===== PROVIDED ENTRIES =====
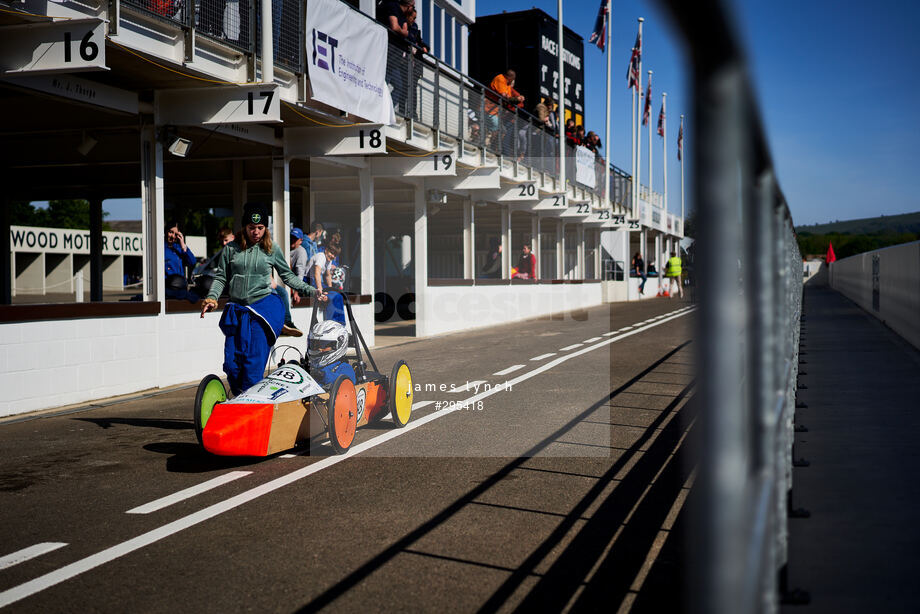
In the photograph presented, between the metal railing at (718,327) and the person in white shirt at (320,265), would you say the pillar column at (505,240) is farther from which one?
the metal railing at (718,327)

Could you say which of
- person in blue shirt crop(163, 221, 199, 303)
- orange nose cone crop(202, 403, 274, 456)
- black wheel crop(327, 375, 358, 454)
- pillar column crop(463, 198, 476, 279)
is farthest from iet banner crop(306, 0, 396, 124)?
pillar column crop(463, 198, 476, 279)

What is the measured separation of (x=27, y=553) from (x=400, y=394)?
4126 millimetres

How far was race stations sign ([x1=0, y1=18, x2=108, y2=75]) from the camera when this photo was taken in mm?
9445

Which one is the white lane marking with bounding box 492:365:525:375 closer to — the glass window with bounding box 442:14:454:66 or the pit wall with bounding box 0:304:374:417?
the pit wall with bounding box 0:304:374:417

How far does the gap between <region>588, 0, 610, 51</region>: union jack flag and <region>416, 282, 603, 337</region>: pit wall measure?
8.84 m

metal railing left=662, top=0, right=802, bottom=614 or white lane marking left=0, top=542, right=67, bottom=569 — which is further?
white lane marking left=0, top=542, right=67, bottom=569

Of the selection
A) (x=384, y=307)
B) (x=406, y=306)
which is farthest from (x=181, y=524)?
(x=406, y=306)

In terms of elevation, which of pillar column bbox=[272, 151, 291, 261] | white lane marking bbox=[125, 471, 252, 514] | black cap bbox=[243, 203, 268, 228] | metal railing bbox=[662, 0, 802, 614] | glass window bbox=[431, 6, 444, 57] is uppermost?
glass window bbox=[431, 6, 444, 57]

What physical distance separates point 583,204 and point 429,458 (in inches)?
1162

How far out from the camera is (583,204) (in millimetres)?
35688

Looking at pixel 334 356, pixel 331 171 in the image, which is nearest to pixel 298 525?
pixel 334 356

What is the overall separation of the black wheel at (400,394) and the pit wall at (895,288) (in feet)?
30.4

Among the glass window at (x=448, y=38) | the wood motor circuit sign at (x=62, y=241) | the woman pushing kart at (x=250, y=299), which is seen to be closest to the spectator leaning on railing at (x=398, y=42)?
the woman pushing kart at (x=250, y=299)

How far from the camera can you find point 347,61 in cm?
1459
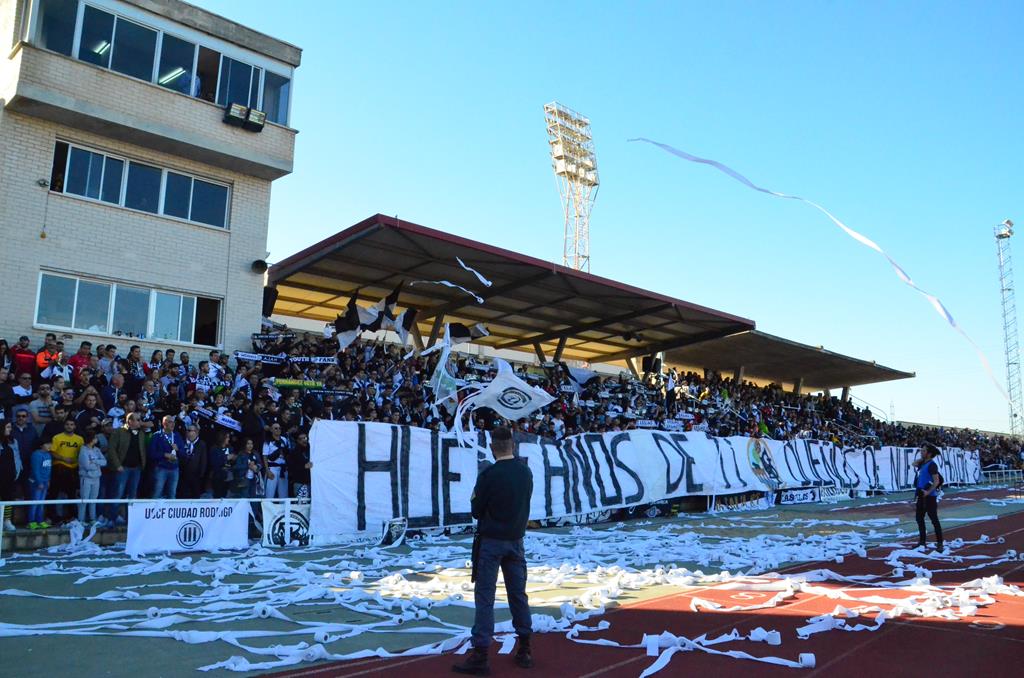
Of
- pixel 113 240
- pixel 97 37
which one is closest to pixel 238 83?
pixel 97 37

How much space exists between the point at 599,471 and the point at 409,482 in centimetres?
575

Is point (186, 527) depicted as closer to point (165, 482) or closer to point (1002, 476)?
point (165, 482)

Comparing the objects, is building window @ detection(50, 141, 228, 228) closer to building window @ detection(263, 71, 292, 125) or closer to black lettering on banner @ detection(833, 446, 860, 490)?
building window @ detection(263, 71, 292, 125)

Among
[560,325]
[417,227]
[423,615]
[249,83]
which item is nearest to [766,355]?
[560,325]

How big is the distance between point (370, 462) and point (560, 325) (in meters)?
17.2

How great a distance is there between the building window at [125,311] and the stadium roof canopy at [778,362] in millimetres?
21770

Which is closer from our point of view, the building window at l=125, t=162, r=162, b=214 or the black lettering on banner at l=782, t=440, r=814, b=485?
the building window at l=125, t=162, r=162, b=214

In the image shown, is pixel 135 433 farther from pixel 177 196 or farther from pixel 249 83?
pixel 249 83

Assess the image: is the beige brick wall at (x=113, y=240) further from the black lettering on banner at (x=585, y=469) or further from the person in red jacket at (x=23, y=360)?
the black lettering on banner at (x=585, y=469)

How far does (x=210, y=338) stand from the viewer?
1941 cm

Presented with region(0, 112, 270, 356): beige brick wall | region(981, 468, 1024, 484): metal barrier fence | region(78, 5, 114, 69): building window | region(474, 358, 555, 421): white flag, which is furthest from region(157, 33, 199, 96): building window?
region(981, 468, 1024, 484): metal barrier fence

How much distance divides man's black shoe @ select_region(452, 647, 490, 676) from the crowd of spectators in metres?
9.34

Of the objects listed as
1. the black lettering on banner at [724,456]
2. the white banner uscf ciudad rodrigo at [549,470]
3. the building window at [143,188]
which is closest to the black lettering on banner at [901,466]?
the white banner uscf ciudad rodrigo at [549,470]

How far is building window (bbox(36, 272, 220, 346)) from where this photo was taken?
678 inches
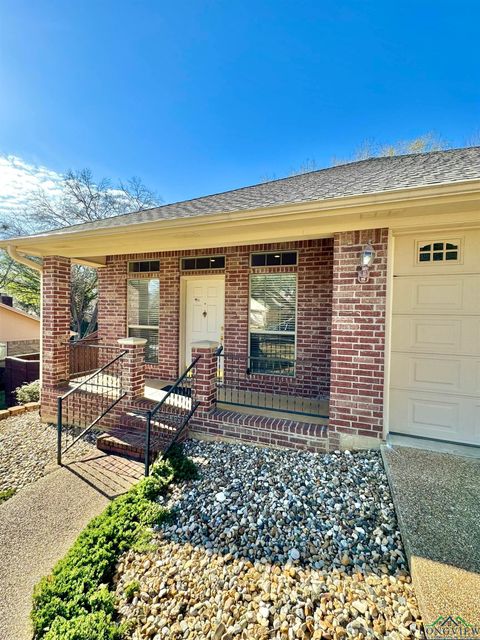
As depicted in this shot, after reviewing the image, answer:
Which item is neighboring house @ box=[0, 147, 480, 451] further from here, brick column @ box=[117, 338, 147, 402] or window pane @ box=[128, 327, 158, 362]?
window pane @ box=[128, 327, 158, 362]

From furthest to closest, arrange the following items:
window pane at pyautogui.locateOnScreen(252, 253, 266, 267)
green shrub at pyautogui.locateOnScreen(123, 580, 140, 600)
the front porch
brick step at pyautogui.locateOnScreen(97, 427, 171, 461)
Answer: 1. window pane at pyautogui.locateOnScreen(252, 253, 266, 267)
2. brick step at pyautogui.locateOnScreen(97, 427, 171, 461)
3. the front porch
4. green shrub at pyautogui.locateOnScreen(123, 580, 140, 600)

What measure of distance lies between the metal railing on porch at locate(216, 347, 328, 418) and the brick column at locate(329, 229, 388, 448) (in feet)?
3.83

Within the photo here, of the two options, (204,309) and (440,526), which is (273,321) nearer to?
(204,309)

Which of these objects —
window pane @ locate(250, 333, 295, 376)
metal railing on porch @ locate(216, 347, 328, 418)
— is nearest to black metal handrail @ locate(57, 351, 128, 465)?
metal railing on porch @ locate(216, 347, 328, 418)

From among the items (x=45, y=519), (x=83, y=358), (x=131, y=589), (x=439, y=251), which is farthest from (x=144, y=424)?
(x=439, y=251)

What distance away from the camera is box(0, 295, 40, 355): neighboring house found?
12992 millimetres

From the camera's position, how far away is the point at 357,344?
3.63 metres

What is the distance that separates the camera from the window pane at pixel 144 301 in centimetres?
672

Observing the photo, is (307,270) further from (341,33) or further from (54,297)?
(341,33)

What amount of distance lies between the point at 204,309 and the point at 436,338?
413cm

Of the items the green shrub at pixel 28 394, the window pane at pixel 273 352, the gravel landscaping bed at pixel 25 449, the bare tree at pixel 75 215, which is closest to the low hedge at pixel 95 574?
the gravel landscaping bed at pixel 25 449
=====
===== PROVIDED ENTRIES =====
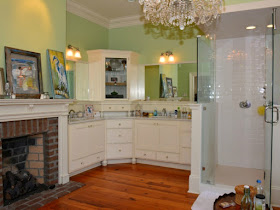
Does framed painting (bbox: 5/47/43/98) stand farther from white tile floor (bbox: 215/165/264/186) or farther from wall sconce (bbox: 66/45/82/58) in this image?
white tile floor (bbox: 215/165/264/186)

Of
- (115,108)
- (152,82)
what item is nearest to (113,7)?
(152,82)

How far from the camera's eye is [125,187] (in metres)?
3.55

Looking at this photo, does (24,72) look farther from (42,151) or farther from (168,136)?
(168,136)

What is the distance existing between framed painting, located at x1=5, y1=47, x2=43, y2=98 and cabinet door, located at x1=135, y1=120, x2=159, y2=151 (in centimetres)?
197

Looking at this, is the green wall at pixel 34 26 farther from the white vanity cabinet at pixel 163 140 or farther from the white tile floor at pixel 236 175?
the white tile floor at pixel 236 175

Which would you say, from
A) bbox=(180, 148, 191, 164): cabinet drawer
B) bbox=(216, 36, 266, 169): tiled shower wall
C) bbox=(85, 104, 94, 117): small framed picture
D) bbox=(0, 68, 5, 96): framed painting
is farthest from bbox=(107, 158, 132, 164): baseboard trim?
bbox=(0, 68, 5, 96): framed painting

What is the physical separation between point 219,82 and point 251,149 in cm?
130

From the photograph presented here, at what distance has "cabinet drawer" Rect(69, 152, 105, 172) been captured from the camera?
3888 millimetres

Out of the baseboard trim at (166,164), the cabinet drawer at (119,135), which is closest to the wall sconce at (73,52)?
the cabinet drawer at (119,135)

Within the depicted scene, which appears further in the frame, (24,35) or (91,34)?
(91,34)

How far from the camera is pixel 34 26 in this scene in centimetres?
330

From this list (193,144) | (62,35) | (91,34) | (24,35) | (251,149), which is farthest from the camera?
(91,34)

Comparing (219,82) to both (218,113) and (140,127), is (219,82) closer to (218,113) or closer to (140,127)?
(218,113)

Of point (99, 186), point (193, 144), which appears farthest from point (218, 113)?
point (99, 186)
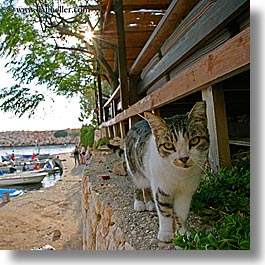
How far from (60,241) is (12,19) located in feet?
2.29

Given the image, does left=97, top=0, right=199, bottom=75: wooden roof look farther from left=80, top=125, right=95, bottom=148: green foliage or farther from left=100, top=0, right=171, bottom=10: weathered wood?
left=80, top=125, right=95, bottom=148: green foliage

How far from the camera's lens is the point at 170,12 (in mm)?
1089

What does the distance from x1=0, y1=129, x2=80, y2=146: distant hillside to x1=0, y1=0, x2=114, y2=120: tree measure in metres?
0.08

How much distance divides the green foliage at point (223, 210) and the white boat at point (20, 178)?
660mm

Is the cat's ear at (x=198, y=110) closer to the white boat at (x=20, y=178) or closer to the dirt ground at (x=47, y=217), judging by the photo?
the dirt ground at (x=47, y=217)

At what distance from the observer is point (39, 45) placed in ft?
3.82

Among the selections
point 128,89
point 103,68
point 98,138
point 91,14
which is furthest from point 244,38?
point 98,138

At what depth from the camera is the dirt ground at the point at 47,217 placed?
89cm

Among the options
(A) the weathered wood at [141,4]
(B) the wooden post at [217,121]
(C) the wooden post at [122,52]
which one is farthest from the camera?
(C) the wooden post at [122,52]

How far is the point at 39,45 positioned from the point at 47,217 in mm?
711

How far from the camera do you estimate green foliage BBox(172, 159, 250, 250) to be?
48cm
=====
EXERCISE PROMPT: Extract the lines starting with the one containing "In the photograph" and ending with the one containing "4126 millimetres", including both, and copy them exactly.

RESPONSE TO THIS TASK:
In the photograph presented, between the metal railing at (718,327) and the person in white shirt at (320,265), would you say the pillar column at (505,240) is farther from which one?
the metal railing at (718,327)

Could you say which of
- person in blue shirt crop(163, 221, 199, 303)
- orange nose cone crop(202, 403, 274, 456)
- black wheel crop(327, 375, 358, 454)
- pillar column crop(463, 198, 476, 279)
is farthest from iet banner crop(306, 0, 396, 124)?
pillar column crop(463, 198, 476, 279)

What is the measured separation of (x=27, y=553) from (x=400, y=394)?
4126 millimetres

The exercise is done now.